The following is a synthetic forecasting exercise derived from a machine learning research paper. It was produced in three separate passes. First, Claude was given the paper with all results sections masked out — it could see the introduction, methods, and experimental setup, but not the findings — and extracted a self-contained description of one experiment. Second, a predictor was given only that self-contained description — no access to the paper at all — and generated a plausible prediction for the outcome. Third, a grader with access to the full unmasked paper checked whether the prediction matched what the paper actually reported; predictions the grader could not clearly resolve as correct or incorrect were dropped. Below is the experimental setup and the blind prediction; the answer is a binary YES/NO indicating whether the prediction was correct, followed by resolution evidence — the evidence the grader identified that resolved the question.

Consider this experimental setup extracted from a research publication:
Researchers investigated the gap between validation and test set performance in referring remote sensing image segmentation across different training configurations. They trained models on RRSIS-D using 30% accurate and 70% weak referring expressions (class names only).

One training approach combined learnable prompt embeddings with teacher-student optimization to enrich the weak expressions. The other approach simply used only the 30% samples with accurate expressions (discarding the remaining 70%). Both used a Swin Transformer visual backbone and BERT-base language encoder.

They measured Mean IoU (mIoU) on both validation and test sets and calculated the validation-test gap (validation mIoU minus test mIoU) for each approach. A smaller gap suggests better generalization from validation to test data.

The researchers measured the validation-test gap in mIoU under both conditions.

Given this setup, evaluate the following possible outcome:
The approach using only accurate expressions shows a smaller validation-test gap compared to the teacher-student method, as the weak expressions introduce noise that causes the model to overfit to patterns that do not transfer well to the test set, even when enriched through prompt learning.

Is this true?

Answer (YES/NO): YES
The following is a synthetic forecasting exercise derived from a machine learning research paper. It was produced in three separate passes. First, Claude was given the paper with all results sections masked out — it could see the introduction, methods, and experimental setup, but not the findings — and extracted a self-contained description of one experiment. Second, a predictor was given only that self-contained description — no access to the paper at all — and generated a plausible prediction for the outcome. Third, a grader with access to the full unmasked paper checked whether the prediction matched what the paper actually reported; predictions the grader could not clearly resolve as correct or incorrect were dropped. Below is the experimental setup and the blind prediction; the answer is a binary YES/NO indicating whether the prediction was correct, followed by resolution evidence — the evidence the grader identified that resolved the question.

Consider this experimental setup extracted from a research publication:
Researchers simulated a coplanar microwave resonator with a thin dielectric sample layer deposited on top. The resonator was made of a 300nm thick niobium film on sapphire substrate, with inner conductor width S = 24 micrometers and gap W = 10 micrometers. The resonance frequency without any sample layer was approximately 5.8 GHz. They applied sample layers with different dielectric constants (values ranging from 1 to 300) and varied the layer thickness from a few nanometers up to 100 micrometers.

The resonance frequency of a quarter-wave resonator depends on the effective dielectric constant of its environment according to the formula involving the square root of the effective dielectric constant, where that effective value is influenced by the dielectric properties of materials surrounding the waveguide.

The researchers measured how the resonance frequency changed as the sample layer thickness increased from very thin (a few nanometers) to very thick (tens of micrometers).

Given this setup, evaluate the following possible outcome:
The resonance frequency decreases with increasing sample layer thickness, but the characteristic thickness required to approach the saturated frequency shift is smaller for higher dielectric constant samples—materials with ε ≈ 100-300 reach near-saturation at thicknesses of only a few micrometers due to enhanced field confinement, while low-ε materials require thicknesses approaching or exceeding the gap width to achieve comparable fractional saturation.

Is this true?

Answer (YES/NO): NO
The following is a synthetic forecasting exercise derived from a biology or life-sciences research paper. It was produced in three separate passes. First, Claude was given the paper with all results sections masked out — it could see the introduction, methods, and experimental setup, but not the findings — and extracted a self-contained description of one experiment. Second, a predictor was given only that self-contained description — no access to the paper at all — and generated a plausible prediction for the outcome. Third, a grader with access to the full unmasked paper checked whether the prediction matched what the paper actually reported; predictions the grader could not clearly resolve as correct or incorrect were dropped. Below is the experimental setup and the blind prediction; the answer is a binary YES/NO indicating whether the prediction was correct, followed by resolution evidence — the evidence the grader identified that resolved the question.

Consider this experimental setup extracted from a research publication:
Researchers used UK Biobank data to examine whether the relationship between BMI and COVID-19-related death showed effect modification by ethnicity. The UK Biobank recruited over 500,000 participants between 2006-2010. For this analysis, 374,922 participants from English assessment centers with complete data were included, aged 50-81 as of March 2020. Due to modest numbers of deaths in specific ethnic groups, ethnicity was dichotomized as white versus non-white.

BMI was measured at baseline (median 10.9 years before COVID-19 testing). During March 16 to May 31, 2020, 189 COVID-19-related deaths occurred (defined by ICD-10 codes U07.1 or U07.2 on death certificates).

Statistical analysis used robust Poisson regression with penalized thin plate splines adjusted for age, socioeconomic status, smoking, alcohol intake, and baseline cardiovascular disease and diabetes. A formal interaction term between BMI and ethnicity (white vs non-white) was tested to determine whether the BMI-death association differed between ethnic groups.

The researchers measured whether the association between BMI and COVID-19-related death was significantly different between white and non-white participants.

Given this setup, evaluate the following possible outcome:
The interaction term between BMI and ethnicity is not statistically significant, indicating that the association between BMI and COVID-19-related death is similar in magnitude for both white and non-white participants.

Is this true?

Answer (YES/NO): NO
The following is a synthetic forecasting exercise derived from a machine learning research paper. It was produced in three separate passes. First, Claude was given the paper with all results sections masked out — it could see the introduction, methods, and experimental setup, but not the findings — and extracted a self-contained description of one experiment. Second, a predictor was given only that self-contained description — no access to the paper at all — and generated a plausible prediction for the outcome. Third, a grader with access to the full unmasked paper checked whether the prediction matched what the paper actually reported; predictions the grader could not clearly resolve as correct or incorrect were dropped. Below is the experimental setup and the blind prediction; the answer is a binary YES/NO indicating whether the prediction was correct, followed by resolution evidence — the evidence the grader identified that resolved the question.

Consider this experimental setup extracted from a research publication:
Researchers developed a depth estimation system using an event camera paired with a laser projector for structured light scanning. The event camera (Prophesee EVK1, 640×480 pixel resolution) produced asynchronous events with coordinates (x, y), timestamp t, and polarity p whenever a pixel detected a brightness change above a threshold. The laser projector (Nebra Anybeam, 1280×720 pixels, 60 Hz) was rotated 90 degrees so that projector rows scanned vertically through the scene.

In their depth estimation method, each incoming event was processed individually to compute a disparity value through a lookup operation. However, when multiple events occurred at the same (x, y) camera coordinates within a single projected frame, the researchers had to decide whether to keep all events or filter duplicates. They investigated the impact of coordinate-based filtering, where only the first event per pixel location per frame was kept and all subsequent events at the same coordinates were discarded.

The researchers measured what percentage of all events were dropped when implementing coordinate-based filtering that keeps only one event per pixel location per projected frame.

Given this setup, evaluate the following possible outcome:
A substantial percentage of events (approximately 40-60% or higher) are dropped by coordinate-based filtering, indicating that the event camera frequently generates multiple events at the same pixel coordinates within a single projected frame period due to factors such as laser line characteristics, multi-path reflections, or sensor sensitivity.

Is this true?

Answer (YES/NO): YES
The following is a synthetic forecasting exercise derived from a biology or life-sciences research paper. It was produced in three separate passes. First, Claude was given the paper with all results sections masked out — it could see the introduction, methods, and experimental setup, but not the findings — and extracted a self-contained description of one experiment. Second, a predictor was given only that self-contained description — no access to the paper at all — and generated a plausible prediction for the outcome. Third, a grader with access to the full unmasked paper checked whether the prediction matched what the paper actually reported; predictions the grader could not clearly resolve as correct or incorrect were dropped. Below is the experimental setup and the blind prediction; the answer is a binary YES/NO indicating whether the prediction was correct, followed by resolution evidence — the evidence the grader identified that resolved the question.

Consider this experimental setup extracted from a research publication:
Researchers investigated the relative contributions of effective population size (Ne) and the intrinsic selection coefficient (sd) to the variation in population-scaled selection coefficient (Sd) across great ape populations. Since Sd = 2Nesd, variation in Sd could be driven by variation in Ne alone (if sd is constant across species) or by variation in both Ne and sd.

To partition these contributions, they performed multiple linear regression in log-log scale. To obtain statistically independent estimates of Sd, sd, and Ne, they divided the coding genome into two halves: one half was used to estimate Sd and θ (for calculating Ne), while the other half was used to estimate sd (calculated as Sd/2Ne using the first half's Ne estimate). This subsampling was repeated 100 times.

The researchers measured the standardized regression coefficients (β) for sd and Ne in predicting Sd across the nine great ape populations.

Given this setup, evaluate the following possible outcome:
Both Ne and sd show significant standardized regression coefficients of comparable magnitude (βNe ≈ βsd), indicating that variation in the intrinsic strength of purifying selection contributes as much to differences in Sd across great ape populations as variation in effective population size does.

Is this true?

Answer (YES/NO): YES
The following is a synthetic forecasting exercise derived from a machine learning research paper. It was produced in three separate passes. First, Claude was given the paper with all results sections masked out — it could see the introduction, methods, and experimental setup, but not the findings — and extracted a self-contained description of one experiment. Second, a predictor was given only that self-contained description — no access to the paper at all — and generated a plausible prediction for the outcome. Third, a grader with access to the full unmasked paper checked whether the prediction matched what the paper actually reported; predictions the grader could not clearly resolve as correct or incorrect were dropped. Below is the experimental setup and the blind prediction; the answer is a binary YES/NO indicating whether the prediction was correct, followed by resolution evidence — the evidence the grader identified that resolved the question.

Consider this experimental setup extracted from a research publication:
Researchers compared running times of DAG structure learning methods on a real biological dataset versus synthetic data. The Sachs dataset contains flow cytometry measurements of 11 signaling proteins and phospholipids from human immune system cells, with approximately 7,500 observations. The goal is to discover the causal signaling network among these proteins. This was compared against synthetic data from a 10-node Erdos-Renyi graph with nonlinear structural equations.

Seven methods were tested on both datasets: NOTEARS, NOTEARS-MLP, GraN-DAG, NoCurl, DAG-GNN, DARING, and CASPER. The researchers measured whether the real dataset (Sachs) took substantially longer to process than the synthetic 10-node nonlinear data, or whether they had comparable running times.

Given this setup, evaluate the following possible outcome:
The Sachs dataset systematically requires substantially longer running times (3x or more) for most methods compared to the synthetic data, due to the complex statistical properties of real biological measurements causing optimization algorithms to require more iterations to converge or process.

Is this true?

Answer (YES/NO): NO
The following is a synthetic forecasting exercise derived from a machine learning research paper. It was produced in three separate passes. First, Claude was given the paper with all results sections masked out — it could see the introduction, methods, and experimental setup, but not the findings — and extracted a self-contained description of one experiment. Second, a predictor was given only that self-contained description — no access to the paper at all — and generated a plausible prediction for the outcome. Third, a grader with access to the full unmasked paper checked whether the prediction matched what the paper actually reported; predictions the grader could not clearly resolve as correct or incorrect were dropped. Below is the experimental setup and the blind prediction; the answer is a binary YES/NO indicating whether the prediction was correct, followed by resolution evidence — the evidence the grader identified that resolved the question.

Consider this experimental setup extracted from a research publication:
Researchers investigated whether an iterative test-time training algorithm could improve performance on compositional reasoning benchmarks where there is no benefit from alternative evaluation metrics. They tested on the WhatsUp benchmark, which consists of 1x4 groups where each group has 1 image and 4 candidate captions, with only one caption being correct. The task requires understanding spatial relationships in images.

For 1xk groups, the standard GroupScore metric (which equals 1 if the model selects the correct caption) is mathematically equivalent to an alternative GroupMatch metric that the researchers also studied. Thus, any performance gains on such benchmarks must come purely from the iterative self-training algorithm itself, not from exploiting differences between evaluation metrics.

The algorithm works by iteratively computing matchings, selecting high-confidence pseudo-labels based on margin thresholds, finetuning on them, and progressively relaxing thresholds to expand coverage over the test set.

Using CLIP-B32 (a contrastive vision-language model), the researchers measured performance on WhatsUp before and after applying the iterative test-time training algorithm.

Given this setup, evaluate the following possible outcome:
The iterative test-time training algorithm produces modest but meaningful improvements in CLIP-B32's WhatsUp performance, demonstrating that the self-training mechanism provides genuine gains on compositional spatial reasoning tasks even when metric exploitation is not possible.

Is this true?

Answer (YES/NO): NO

□ □ □

Work request: Go over the records above line by line and count those holding the word "layer". Reply only with the number.

Response to the exercise: 3